_What you are asked to do_. Copy exactly the run of lines that begins at the line with "phylum: Chordata" and ends at the final line of the entries.

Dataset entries

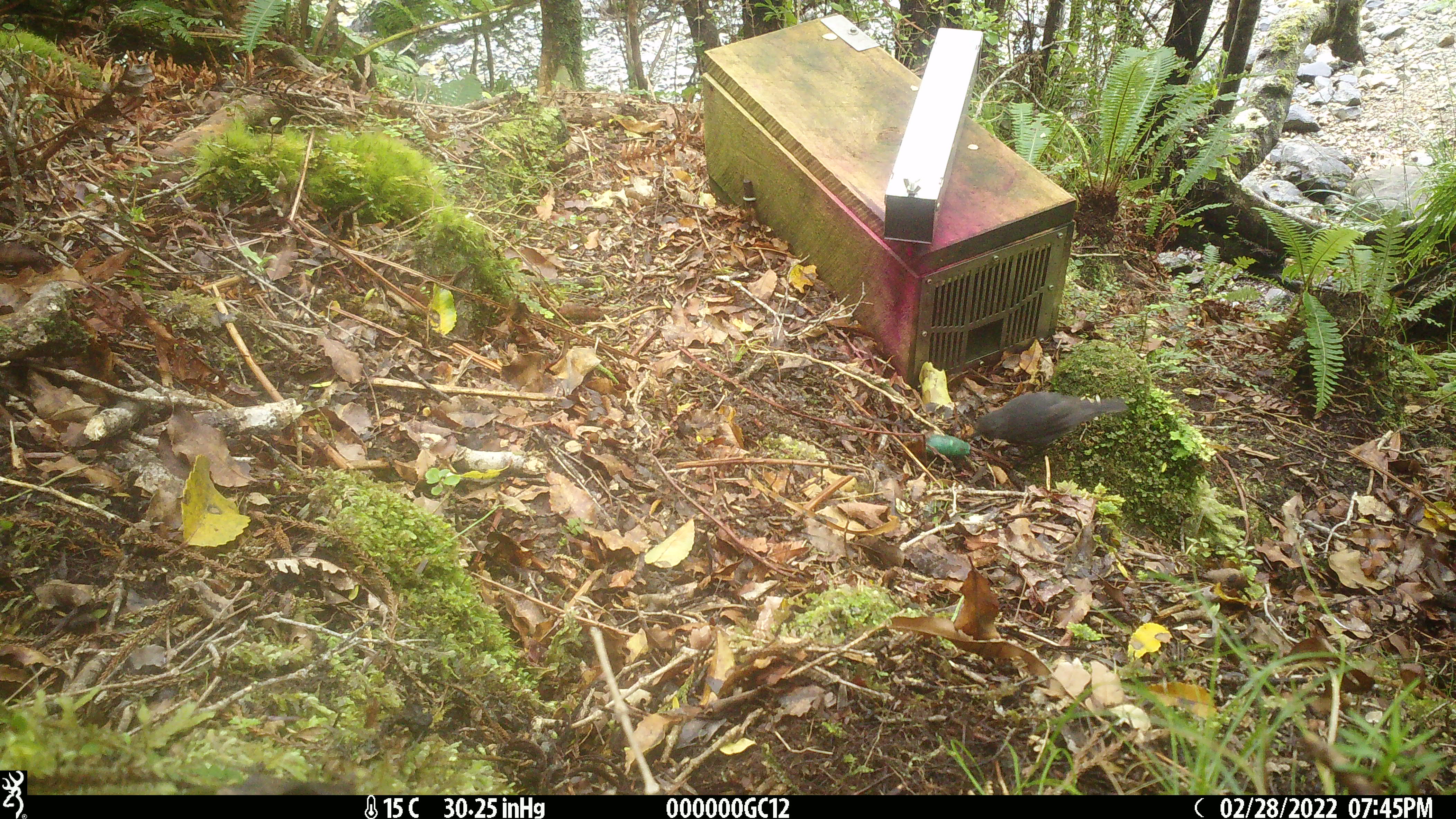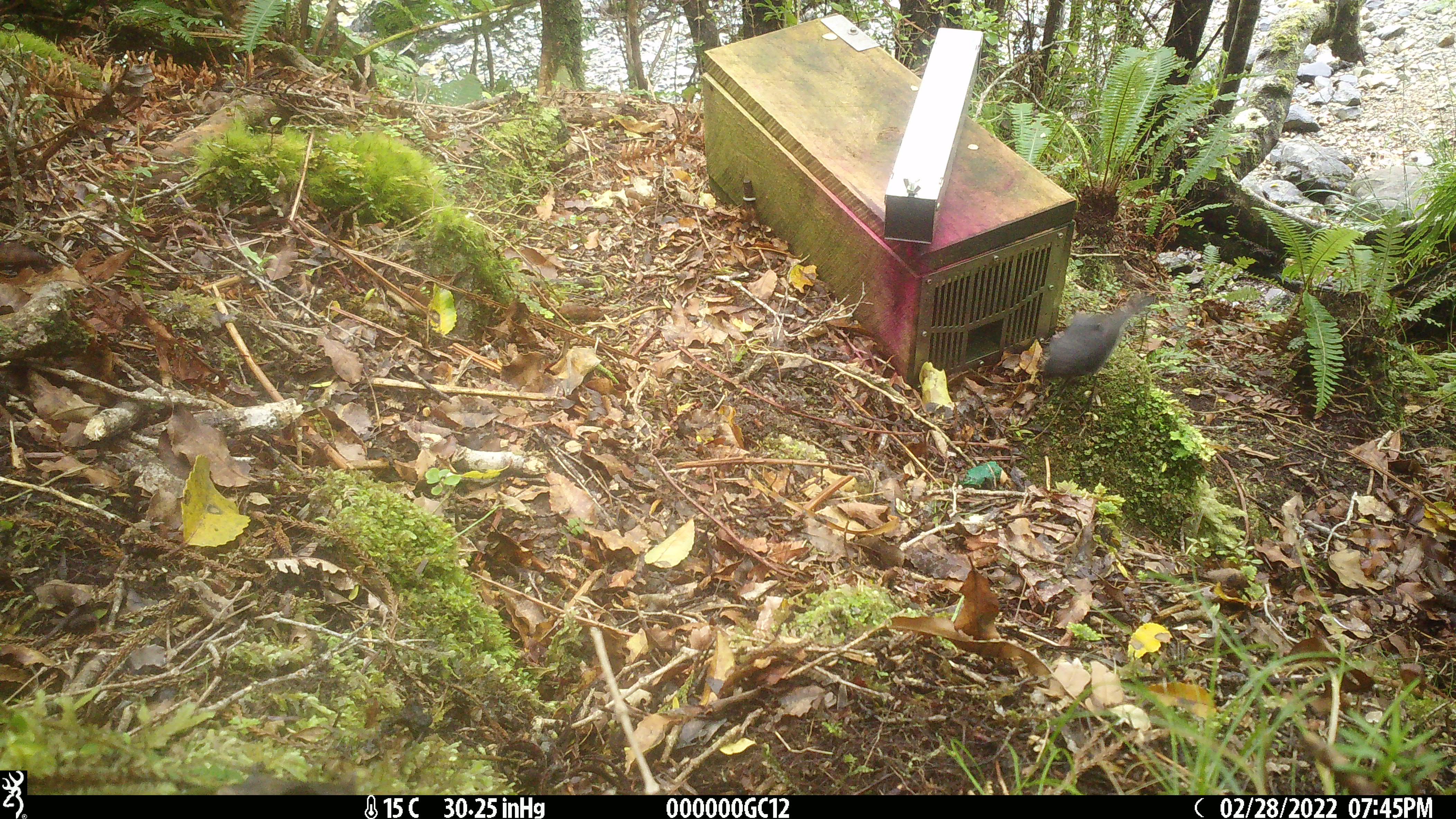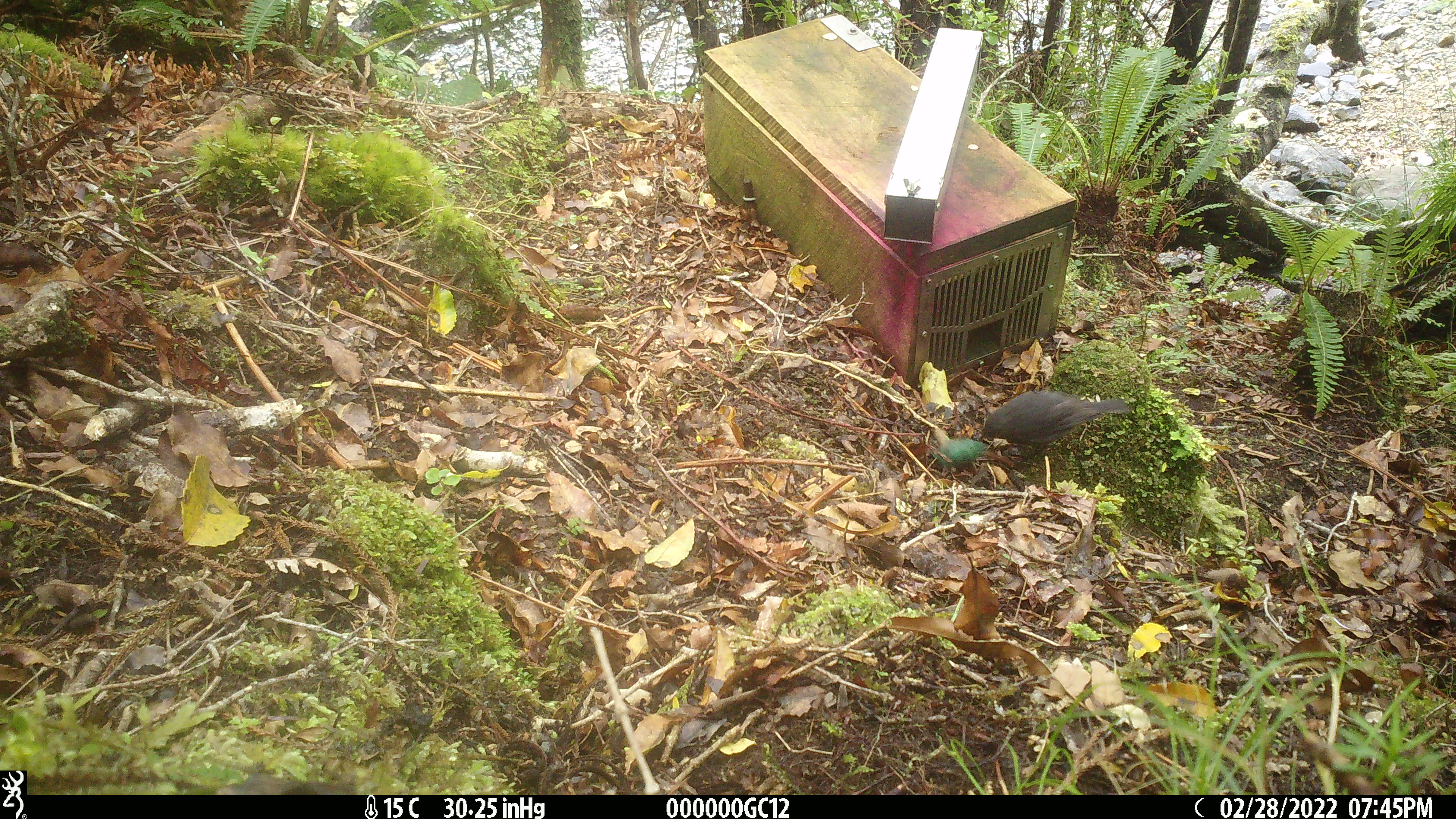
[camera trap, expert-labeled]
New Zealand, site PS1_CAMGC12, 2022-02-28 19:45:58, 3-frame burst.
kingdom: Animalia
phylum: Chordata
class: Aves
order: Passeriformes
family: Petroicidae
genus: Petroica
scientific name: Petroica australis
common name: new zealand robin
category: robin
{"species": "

_Your response_.
phylum: Chordata
class: Aves
order: Passeriformes
family: Petroicidae
genus: Petroica
scientific name: Petroica australis
common name: new zealand robin
category: robin
{"species": "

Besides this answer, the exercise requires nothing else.